In any case, it's not just my reaction. It was also the reaction of the judge who wrote the decision I am excerpting. And she did have access to at least some of the classified material.

I think one purpose of having trials open to the public is to allow some kind of confidence that we're not railroading someone mouthed off to a cop or slept with the mayor's wife. This kind of trial doesn't meet that goal at all.

As Dan says, it's possible that there's seriously damning evidence against this guy that just isn't being presented. But there's no way to tell from what's shown here, and I think there are good reasons to expect that people who get judged by how many people they lock up, but don't have to show their evidence in public, will often lock people up on very flimsy evidence.
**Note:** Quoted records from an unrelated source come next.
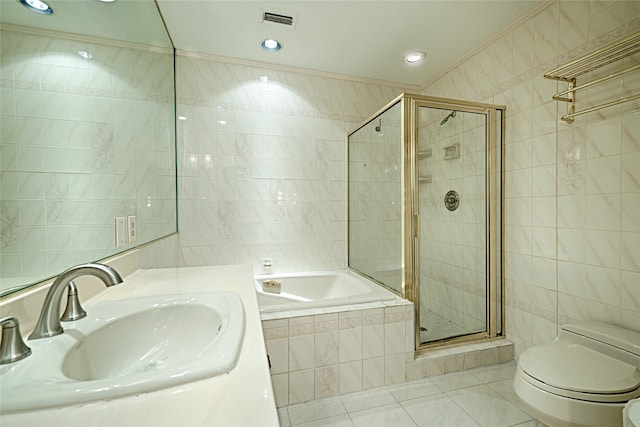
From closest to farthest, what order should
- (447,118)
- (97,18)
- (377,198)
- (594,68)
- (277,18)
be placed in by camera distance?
(97,18) < (594,68) < (277,18) < (447,118) < (377,198)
According to the transcript, the president of the tribunal doesn't know who the accused is supposed to have associated with. In other words, some of the evidence is so secret that not even the judge gets to know it. I think that sets a new standard of justice: does anyone know of anywhere else that's been tried? I'm pretty sure it wasn't used in Stalin's show trials and I don't think that Kafka used it in his novels.

Yes, these proceedings might have been tantamount to a "kangaroo court", if the people involved were simply going through the motions, ignoring the evidence, and churning out an automatic conviction. Or it might have been a serious proceeding, in which the judge honestly weighed the prosecution's evidence, the defense lawyer worked hard to find any exculpatory evidence, and the result was a rough approximation of a normal trial.
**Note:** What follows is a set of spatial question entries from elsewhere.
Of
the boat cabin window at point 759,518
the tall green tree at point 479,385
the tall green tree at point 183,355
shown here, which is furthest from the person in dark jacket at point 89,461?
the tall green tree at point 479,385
Of course, given the information publicly available, we simply have no way of knowing which description fits, or whether the truth lies somewhere in between. That's clearly unacceptable for standard trials, because of the opportunities for massive abuse. It appears that the judge who ruled on this case was simply making this observation.

What's far less obvious (to me, at least) is whether there's room for this kind of trial under certain highly limited circumstances--for example, when the defendants are not citizens, they were apprehended abroad, and the evidence against them is secretly gathered intelligence. Perhaps, with enough oversight, such a system can be kept from collapsing into "kangaroo court" railroadings. (Keep in mind that they would be a small part of a much bigger system with overall proper oversight, rather than the entire system itself.)
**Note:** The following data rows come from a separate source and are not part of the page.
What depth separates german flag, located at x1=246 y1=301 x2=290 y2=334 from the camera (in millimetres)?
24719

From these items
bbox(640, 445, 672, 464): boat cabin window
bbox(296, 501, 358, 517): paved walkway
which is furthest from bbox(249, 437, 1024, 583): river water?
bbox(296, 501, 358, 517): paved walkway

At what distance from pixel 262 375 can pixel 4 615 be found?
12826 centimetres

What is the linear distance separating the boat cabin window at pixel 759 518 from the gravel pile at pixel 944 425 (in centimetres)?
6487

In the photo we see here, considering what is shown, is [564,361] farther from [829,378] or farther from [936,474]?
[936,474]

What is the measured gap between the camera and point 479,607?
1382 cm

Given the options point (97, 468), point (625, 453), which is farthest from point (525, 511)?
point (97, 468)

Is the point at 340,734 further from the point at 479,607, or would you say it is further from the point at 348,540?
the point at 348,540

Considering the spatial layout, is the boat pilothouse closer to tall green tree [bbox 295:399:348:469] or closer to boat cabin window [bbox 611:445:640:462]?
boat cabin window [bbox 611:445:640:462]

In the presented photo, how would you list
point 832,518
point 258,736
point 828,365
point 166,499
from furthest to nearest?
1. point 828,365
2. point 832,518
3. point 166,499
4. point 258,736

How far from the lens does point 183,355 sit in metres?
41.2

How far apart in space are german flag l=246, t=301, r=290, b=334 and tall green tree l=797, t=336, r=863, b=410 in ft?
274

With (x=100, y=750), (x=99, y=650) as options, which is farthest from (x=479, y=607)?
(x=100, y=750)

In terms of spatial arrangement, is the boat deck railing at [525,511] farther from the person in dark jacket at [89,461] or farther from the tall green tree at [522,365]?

I believe that such trials are probably necessary in a small subset of cases, and that the security benefits of being able to keep certain kinds of information secret outweigh the risks of abuse. I should add that proceedings with secret evidence have existed for a long time in other countries--Canada, for one, if I'm not mistaken--and these countries haven't all collapsed into totalitarian repression.

Either way, I don't think the matter is nearly as clear cut as Eric or the commenters seem to be suggesting.

Let's not mince words. The exchange documented above is an embarrassment to the United States of America, and mocks the Constitution.



"The accursed will be advised of the absence of his rights under the secret code of military toughness and will act accordingly!" -- Firesign Theatre

If the accused cannot examine the evidence, then any obvious flaws in it cannot be pointed out. Thus, the evidence is untested, and the facts have not been presented. If that is the case, they cannot move to the next step which is to apply the law to the facts.

Therefore, it was not a trial, it was a determination in closed court. (The witness' presence was uneccessary in this case, except for some purpose obscure to readers.) Such procedures exist for example for injunctions, but there are serious limits on their employment.